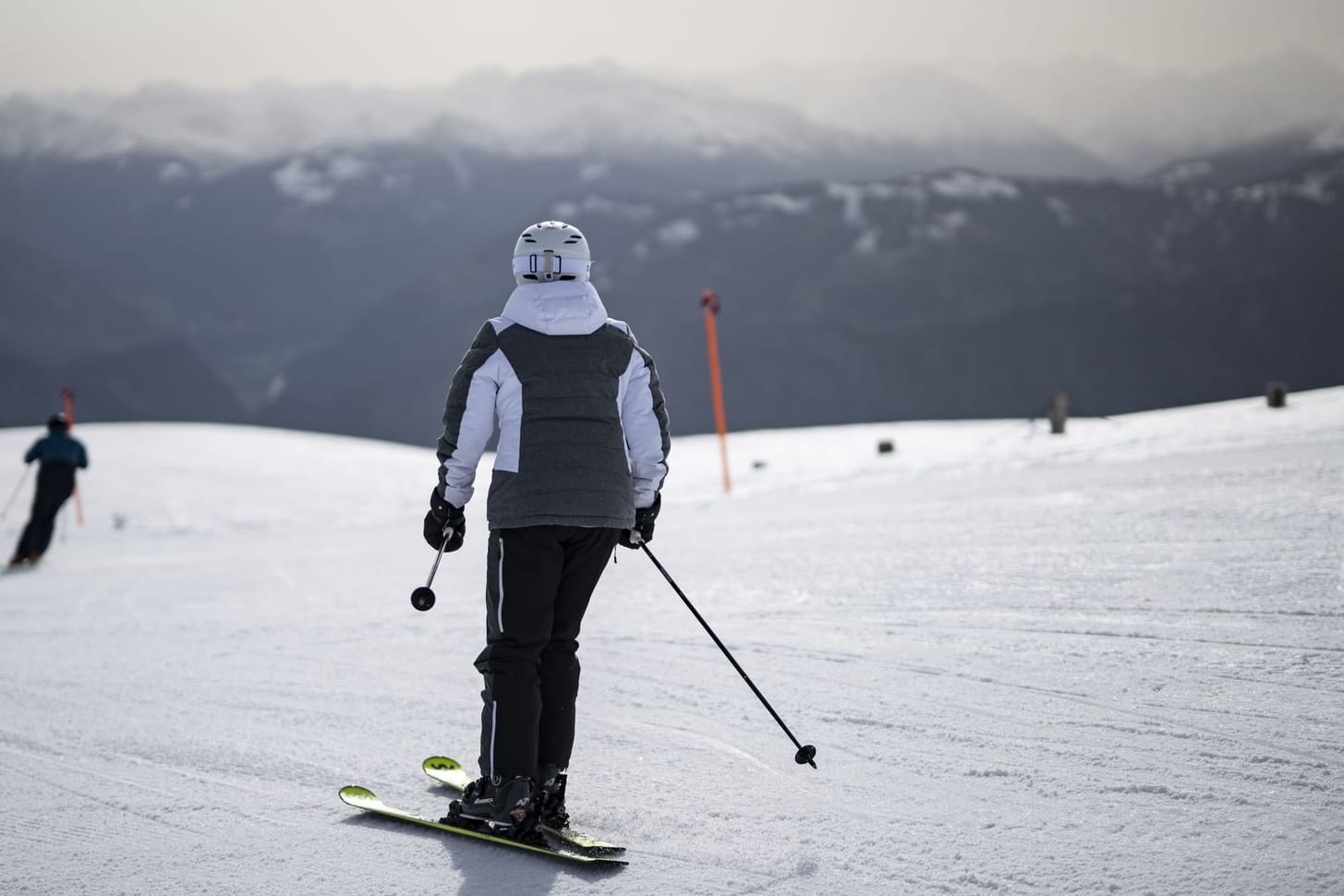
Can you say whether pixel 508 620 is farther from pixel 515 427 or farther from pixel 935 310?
pixel 935 310

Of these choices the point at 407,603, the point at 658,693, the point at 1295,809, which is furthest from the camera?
the point at 407,603

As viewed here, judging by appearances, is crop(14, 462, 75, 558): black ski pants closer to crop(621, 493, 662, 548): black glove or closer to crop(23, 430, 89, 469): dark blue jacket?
crop(23, 430, 89, 469): dark blue jacket

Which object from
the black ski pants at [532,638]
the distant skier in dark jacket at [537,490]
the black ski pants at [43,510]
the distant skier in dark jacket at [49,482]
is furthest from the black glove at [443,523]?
the black ski pants at [43,510]

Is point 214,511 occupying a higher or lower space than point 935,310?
lower

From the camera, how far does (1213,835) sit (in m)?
2.70

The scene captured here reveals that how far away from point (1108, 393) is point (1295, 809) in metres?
197

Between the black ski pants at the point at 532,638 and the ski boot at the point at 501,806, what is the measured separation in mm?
33

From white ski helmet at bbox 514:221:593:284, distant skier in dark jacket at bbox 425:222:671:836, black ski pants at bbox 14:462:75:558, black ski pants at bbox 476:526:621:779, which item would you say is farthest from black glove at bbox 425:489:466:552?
black ski pants at bbox 14:462:75:558

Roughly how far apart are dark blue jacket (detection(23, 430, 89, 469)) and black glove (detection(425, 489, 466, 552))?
951 cm

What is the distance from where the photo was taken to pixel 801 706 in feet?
13.5

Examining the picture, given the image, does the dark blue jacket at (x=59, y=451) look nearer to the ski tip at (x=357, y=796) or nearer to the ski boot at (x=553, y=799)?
the ski tip at (x=357, y=796)

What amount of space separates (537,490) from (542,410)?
21 centimetres

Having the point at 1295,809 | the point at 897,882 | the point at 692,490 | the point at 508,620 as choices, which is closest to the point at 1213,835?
the point at 1295,809

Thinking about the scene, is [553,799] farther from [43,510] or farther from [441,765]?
[43,510]
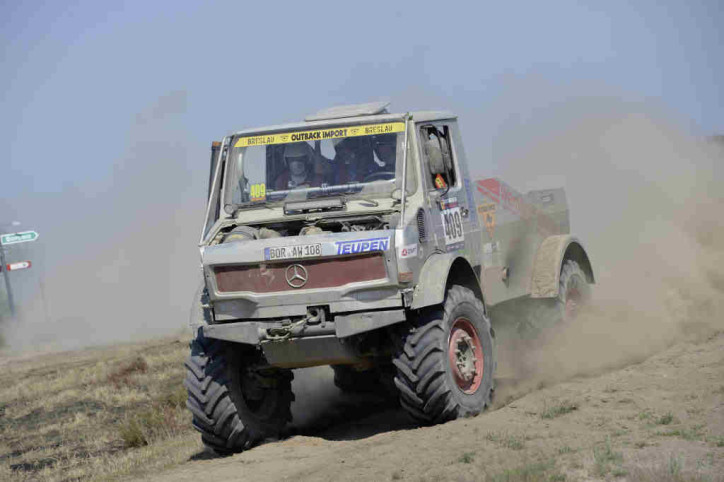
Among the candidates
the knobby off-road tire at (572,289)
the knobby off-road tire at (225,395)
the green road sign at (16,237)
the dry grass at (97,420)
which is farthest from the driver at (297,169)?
the green road sign at (16,237)

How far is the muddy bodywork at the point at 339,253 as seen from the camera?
8.09 metres

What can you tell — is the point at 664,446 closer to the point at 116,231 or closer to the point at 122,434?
the point at 122,434

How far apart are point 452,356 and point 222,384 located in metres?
2.02

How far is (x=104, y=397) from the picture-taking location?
14.7 m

* * *

Copy everything from the line containing "How far apart are point" down to the end of the lines, replacing "located" with "positioned" and leaving all else unchanged.

How far apart are point 452,356 and point 222,384 positioned in metres?
2.02

How far is (x=104, y=397) from the picture-taking location?
14.7 m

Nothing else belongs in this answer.